*. Political scandals tend to have a short shelf life. This is one of the understated points made in Chappaquiddick, when the story of the car accident that killed Mary Jo Kopechne is overshadowed by news coverage of the moon landing. It’s a point that was also brought home to me when this film was recommended to me by someone who confessed they didn’t know a thing about Chappaquiddick.
*. I found that a bit surprising, since I thought the name “Chappaquiddick,” much like Watergate, had entered into the lexicon. But then who remembers anything about Iran-Contra today? Or Gary Hart’s downfall? Or Monica Lewinsky? These stories survive today only in radically abbreviated forms, or memes. The Monkey Business. A semen stain on a dress.
*. Chappaquiddick has been forgotten even more completely though, because despite being so sensational a story it was of little political consequence. Ted Kennedy went on to a very long career as the “Lion of the Senate.” The scandal didn’t affect him much at all, though it probably put a ceiling on any political ambitions he might have had. As he says here immediately after the accident, it meant he was never going to be president.
*. As with any historical drama of recent events involving prominent public figures there’s a question of bias. Is this a whitewash? A puff piece? Or a hatchet job? In the featurette on the making of the film included with the DVD this issues gets addressed, though by falling back on the usual dodge about wanting to be truthful and the desire to present the individuals involved as being “complicated.” This if fair enough, but the feeling I was left with was that the movie’s Ted Kennedy really wasn’t that complicated.
*. This Kennedy, played by Jason Clarke, is a creature of pure privilege, with the deferent media and obsequious legal system just there to be manipulated at will. As such a fortunate son (I mean born to privilege, not fortunate in being the child of Bruce Dern as an immobile but still irascible Joseph P.), he is a permanent man-baby. Despite being in his late 40s and a U.S. senator he understands nothing of how the law works, and whines about how he doesn’t know who he is or what the truth is.
*. He also has the privileged habit of wanting to make himself into the victim in every situation, a type that has only become more common in our own day. Instead of remorse he only feels sorry for himself. You see this in something as subtle as the way he gets comfortable, adjusting his arms behind his head, as he’s lying back on the bridge after the accident, staring at the moon while blankly moaning “Oh my god, what have I done?

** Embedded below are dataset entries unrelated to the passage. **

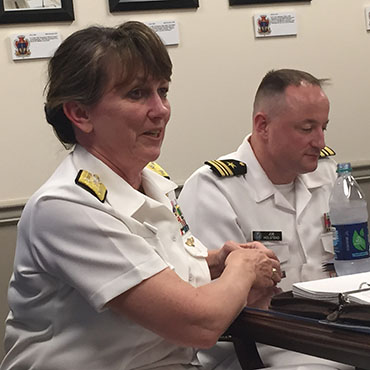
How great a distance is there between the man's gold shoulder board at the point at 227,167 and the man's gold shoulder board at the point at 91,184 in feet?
3.16

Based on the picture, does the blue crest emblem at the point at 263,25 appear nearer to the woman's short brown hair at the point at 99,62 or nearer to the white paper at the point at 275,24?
the white paper at the point at 275,24

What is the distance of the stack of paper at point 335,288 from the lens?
177cm

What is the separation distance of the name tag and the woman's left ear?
98 cm

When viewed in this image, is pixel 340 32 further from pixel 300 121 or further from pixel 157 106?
pixel 157 106

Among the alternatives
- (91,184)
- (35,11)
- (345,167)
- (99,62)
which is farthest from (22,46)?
(91,184)

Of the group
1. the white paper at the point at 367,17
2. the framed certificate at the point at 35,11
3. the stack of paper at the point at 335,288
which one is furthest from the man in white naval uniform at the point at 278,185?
the white paper at the point at 367,17

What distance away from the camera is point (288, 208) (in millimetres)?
2764

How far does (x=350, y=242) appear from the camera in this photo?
233 cm

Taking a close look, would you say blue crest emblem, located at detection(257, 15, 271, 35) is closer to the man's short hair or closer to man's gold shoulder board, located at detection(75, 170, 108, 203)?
the man's short hair

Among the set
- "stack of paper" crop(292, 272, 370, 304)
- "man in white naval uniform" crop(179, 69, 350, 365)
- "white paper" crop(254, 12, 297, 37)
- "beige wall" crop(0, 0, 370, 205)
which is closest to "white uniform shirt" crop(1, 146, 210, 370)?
"stack of paper" crop(292, 272, 370, 304)

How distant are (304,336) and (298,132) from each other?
1318mm

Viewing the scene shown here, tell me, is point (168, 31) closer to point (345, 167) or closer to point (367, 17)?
point (367, 17)

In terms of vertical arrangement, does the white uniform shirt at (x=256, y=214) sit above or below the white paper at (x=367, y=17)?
below

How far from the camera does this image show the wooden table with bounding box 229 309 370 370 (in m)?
1.57
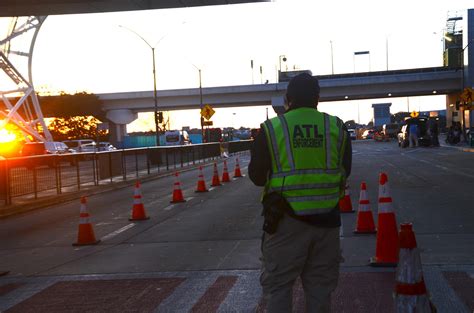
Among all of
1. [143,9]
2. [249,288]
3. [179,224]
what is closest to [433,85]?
[143,9]

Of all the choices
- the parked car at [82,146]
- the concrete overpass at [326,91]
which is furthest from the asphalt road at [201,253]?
the concrete overpass at [326,91]

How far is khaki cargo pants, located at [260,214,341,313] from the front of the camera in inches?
146

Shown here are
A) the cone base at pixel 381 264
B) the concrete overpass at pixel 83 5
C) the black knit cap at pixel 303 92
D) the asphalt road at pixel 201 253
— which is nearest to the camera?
the black knit cap at pixel 303 92

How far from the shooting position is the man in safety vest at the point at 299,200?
3691mm

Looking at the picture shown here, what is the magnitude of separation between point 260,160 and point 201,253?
16.3 feet

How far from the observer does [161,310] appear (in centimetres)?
575

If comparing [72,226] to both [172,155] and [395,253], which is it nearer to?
[395,253]

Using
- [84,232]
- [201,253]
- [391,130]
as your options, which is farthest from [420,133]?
[201,253]

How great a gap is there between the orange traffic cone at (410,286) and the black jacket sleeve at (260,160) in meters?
0.97

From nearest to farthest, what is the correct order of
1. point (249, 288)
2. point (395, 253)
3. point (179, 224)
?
point (249, 288) → point (395, 253) → point (179, 224)

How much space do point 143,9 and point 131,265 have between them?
47.9 ft

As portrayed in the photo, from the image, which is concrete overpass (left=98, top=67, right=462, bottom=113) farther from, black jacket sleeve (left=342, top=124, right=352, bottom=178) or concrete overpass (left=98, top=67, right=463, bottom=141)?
black jacket sleeve (left=342, top=124, right=352, bottom=178)

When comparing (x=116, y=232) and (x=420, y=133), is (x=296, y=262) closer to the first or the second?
(x=116, y=232)

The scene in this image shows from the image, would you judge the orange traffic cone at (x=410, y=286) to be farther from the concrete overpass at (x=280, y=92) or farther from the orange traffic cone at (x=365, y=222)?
the concrete overpass at (x=280, y=92)
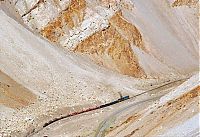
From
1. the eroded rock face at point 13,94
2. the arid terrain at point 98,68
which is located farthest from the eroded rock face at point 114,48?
the eroded rock face at point 13,94

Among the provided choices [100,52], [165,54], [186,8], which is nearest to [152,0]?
[186,8]

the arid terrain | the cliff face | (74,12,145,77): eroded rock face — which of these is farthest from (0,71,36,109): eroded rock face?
(74,12,145,77): eroded rock face

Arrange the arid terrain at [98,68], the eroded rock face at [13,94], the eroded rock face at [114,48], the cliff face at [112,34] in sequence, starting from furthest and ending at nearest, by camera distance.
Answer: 1. the cliff face at [112,34]
2. the eroded rock face at [114,48]
3. the eroded rock face at [13,94]
4. the arid terrain at [98,68]

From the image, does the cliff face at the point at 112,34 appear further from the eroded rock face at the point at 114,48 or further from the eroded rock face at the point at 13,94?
the eroded rock face at the point at 13,94

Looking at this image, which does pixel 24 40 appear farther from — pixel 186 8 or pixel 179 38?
pixel 186 8

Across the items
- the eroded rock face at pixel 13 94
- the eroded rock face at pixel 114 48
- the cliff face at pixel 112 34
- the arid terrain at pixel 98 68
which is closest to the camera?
the arid terrain at pixel 98 68

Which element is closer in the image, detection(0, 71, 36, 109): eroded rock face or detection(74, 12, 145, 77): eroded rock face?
detection(0, 71, 36, 109): eroded rock face

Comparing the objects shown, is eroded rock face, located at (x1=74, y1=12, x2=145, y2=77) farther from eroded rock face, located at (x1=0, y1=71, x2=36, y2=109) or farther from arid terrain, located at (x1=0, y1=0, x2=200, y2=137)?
eroded rock face, located at (x1=0, y1=71, x2=36, y2=109)
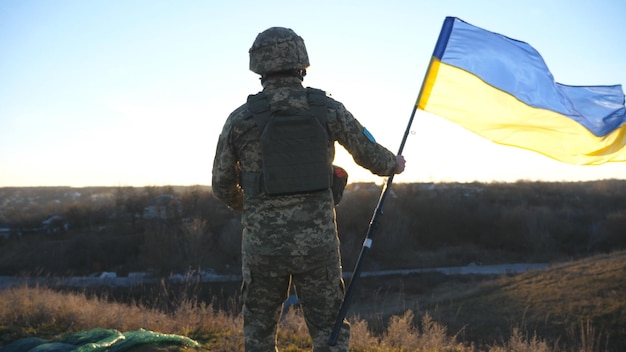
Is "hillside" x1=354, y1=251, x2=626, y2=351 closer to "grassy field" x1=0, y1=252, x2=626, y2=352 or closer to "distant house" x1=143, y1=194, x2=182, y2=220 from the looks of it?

What have I done?” This does not look remotely like someone who is upset about having just killed a friend. A flaw in Clarke’s performance, or insightful?
*. It’s hard to feel any sympathy for such a guy. Overall I think this is a negative portrayal, but it does at least stick fairly close to the rather damning facts (like the phoney business of Kennedy wearing a neck support at Kopechne’s funeral just as a way to elicit sympathy). There certainly were roads the movie could have gone down that would have cast him in an even darker light — especially with regard to his drinking and just what his relationship was with Kopechne — but in such cases the film adopts a pose of discretion.
*. To dilate on this just a bit: that this is a negative portrayal, however restrained, is remarkable. To compare just a handful of near contemporary American political biopics, I would say Kennedy comes off worse, or at least less sympathetically, here than George W. Bush in Oliver Stone’s W., definitely worse than Gary Hart in The Front Runner, and even worse than Dick Cheney in Vice. Because Kennedy was a worse person? Because those other individuals were still alive?
*. I don’t think this is a great movie. My main problem with it is that it’s just too dull. The subject — how to manage a scandal — isn’t without interest, and was gone over again the next year in The Front Runner, but it lacks the intensity it needs here. I kept thinking of how it was gently nudging the edges of horror. Was Chappaquiddick in the mind of Peter Straub when writing Ghost Story, or Brian De Palma when making Raising Cain?
*. Perhaps if director John Curran had indulged this angle a bit more he would have had something. But as it is, it’s all pretty bland. Kate Mara (Kopechne), as so often, is wasted in a part anyone could have played. Clarke’s Kennedy is, in the end, an empty suit, retreating before our eyes in front of the camera. A disappearing act that will have to be damning enough.